Copy everything from the line containing "What is the measurable" down through the end of the rows, swapping "separation" for "gap" and leaving everything else unchanged.

Questions about scenes in images
·····

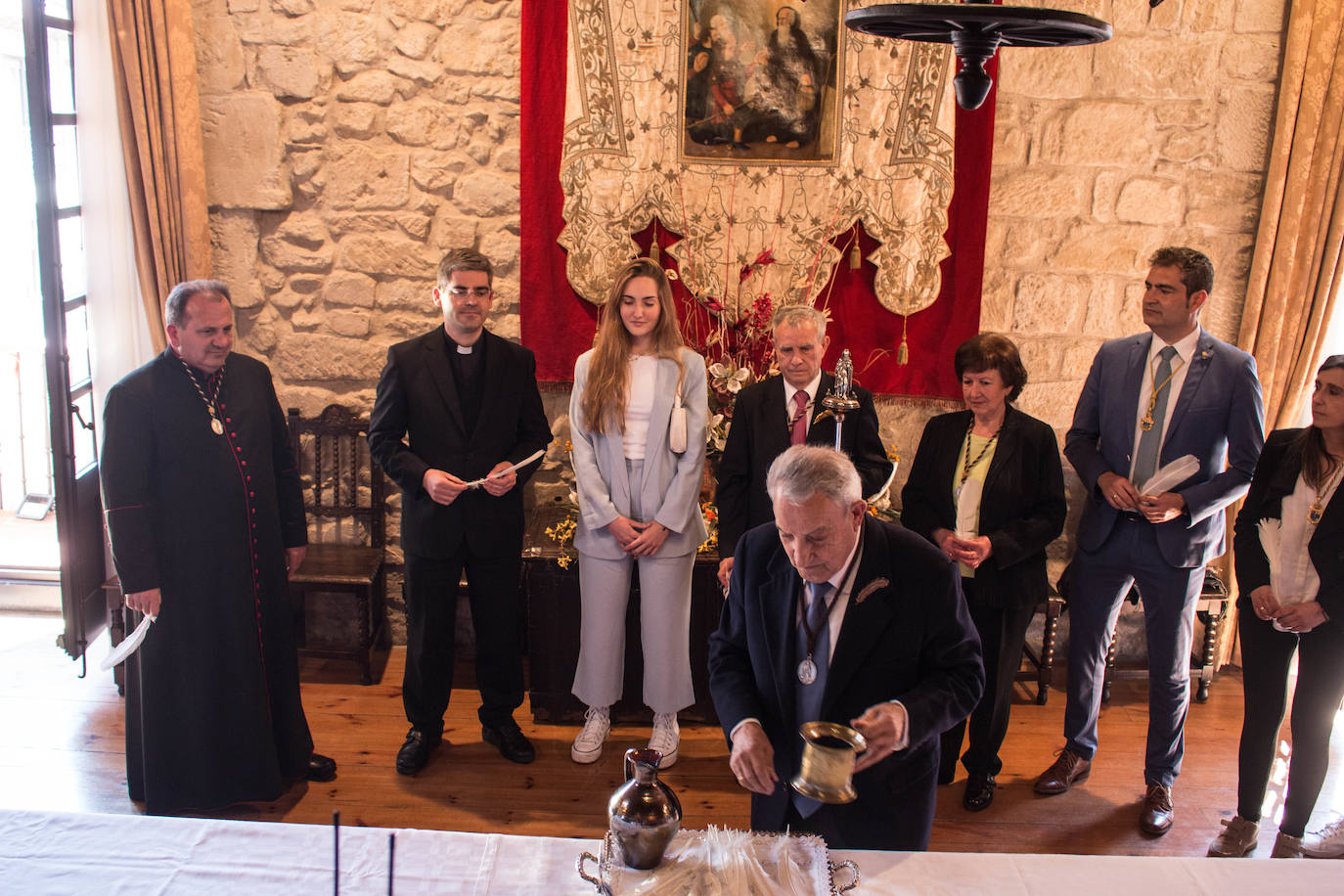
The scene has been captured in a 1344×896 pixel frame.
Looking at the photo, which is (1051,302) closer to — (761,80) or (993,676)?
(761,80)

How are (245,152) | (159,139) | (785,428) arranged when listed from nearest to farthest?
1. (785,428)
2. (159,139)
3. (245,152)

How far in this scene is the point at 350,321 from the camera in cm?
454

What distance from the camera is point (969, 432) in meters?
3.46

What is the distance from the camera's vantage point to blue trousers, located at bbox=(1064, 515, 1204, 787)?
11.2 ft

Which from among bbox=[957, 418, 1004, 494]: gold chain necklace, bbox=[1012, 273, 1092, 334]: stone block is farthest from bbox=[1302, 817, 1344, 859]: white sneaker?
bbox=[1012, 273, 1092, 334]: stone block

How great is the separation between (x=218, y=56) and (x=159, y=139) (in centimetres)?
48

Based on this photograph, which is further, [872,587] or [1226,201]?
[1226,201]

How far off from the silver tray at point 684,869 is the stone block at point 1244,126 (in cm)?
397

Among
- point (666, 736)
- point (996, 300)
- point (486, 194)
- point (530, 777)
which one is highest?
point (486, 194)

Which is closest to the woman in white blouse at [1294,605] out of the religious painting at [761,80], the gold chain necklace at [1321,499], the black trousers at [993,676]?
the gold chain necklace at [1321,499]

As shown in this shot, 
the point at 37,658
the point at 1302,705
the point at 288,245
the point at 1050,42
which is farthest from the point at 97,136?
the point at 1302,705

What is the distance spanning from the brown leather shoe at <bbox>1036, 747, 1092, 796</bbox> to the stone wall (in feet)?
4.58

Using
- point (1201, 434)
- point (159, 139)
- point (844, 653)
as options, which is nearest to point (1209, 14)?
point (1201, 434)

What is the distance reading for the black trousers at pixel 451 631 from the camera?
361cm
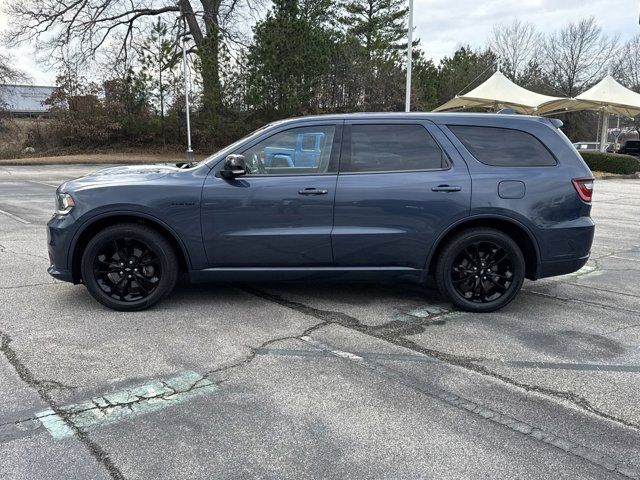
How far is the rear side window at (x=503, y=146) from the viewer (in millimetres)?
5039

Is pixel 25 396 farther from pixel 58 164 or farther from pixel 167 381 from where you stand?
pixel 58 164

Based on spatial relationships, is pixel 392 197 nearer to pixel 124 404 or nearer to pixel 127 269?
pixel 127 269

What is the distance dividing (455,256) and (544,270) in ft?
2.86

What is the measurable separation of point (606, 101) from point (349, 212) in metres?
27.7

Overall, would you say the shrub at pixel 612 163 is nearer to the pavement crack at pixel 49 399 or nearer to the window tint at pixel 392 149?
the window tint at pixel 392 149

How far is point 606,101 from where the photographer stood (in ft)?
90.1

·····

-- ANSWER --
What is the measurable gap of point (606, 101) from point (349, 212) in metres?
27.7

Overall, would you say the shrub at pixel 612 163 is nearer to the pavement crack at pixel 49 399 or nearer to the window tint at pixel 392 149?
the window tint at pixel 392 149

How far is point 606,101 from where the photographer stood (in ft)?
90.1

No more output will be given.